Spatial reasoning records
__________________________________________________
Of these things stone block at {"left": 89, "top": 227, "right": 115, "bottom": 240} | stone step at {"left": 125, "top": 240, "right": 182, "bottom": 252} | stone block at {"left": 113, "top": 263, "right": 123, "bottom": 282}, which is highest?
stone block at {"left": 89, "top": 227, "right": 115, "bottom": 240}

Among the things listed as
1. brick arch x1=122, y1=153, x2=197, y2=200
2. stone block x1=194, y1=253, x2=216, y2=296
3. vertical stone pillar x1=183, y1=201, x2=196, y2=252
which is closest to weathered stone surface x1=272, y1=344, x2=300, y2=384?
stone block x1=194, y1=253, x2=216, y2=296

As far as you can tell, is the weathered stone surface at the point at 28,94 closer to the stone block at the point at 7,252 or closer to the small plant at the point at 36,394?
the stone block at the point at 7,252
__________________________________________________
What to work on
Return the listing above word for word.

Response
Of these things stone block at {"left": 89, "top": 227, "right": 115, "bottom": 240} | stone step at {"left": 125, "top": 240, "right": 182, "bottom": 252} | stone block at {"left": 113, "top": 263, "right": 123, "bottom": 282}, which is highest?
stone block at {"left": 89, "top": 227, "right": 115, "bottom": 240}

Among the things listed as
1. brick arch x1=122, y1=153, x2=197, y2=200
2. stone block x1=194, y1=253, x2=216, y2=296
3. vertical stone pillar x1=183, y1=201, x2=196, y2=252
which is closest to weathered stone surface x1=272, y1=344, x2=300, y2=384?
stone block x1=194, y1=253, x2=216, y2=296

As far as you can tell, is the weathered stone surface at the point at 28,94 closer to the stone block at the point at 7,252 or closer to the small plant at the point at 36,394?
the stone block at the point at 7,252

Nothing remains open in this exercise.